Guaranteeing Control Requirements via Reward Shaping in Reinforcement Learning
Francesco De Lellis, Marco Coraggio, Giovanni Russo, Mirco Musolesi, Mario di Bernardo
TL;DR
The paper tackles the challenge of guaranteeing control performance when learning-based control is driven purely by data. It introduces a constructive reward-shaping framework consisting of a bounded base reward plus a correction term, along with a discount-based return threshold $\sigma$, to certify that high-return trajectories are acceptable with respect to prescribed settling-time $k_s$ and permanence $k_p$ within a goal region $\mathcal{G}$. By deriving compatibility conditions among shaping parameters and providing an algorithm to compute $r^c$ terms, the approach enables model-free synthesis and validation of acceptable policies, even under uncertain dynamics.

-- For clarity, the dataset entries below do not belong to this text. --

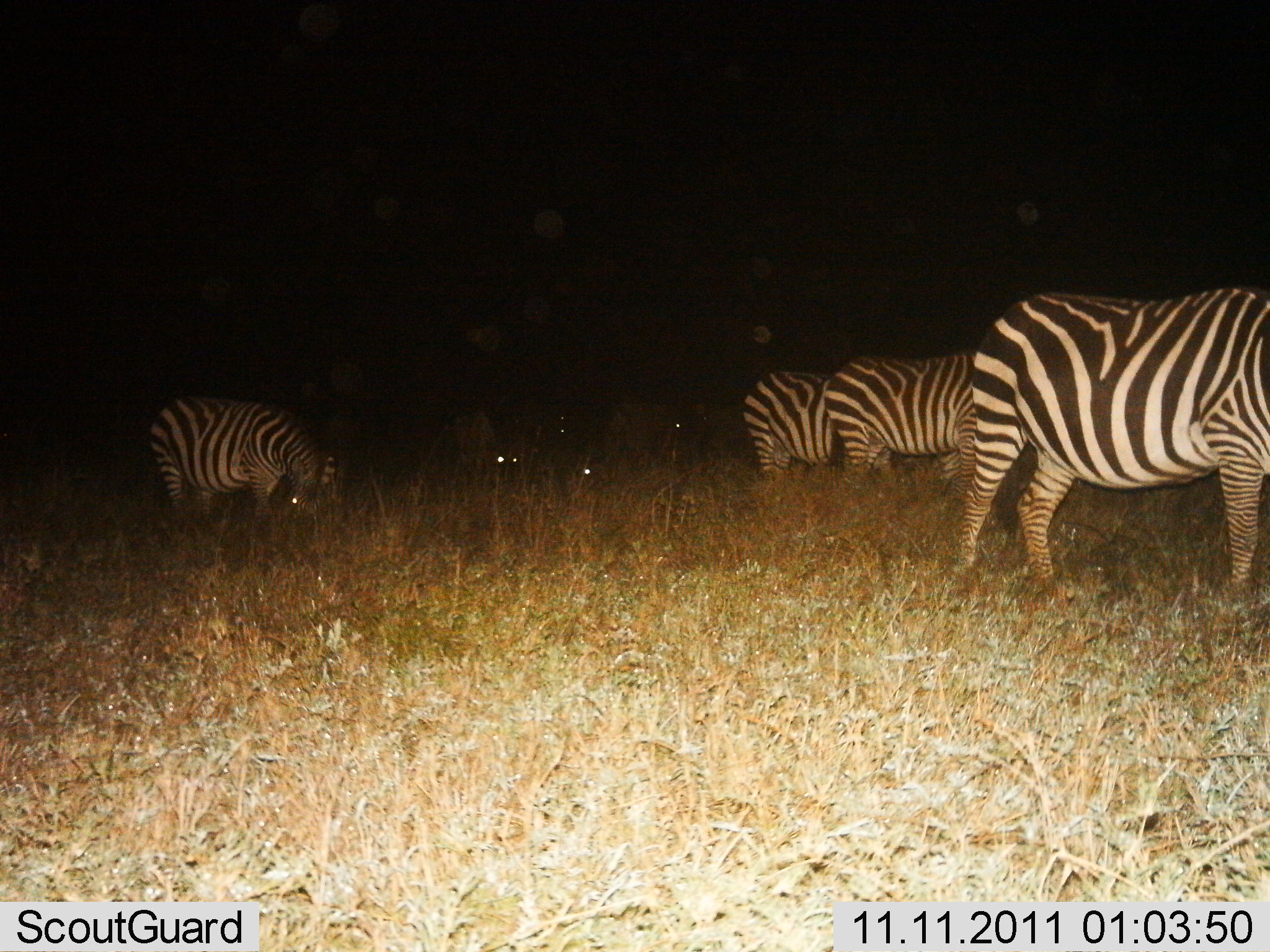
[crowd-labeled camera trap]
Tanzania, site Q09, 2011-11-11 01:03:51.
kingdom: Animalia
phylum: Chordata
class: Mammalia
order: Perissodactyla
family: Equidae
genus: Equus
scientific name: Equus quagga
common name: plains zebra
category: zebra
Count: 7.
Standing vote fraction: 80%.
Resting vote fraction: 10%.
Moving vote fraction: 0%.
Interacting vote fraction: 0%.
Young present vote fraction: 0%.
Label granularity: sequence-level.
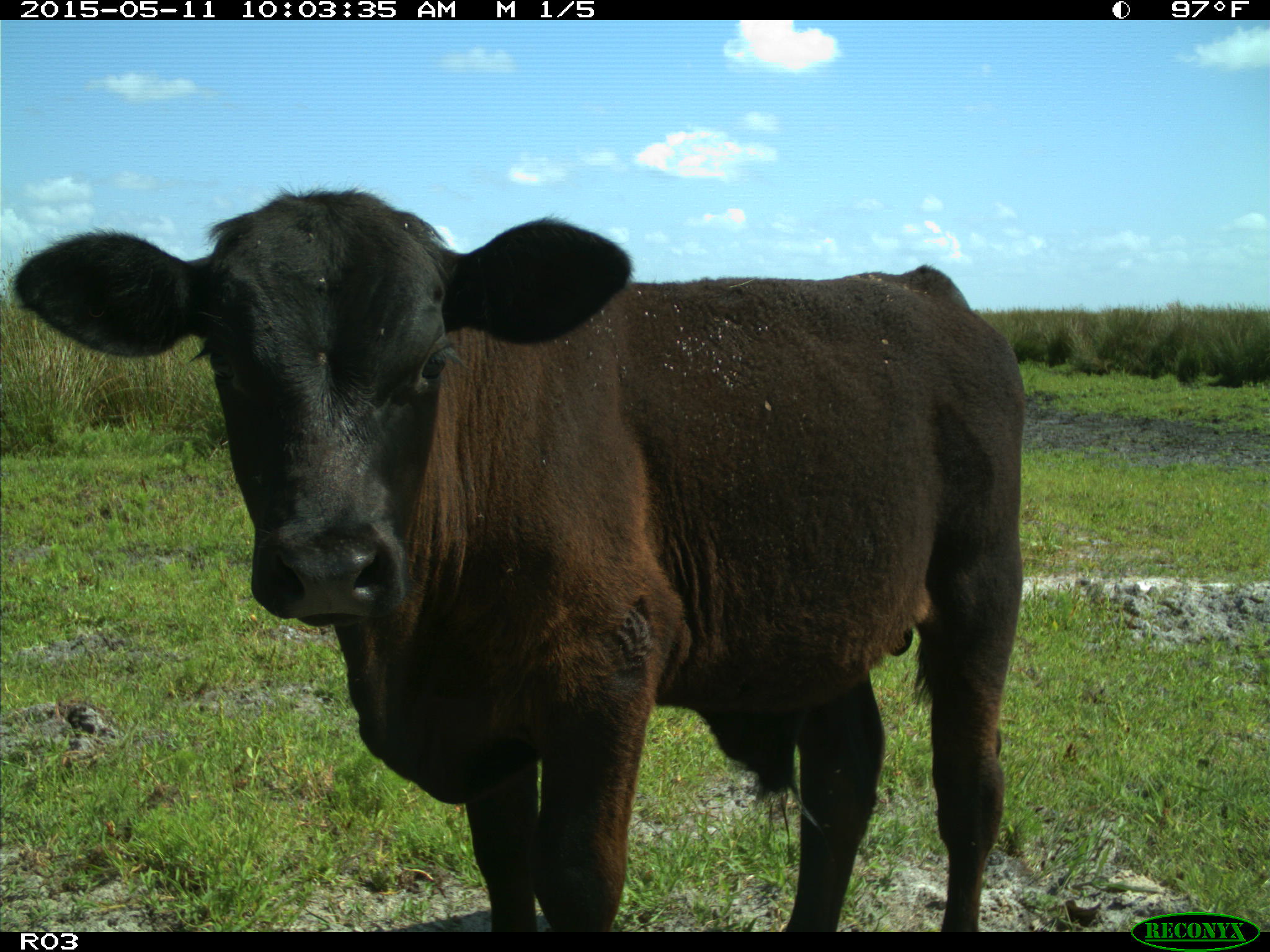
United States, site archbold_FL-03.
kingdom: Animalia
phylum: Chordata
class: Mammalia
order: Artiodactyla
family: Bovidae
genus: Bos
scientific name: Bos taurus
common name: domestic cow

The method is validated on two OpenAI Gym tasks, Inverted Pendulum and Lunar Lander, using both Q-learning and Double DQN, demonstrating that the learned policies meet the specified control requirements and highlighting practical considerations such as reward sparsity and exploration effects. This framework offers a principled route to deploy RL-based controllers with verifiable performance guarantees in real-world control settings.
Abstract
In addressing control problems such as regulation and tracking through reinforcement learning, it is often required to guarantee that the acquired policy meets essential performance and stability criteria such as a desired settling time and steady-state error prior to deployment. Motivated by this necessity, we present a set of results and a systematic reward shaping procedure that (i) ensures the optimal policy generates trajectories that align with specified control requirements and (ii) allows to assess whether any given policy satisfies them. We validate our approach through comprehensive numerical experiments conducted in two representative environments from OpenAI Gym: the Inverted Pendulum swing-up problem and the Lunar Lander. Utilizing both tabular and deep reinforcement learning methods, our experiments consistently affirm the efficacy of our proposed framework, highlighting its effectiveness in ensuring policy adherence to the prescribed control requirements.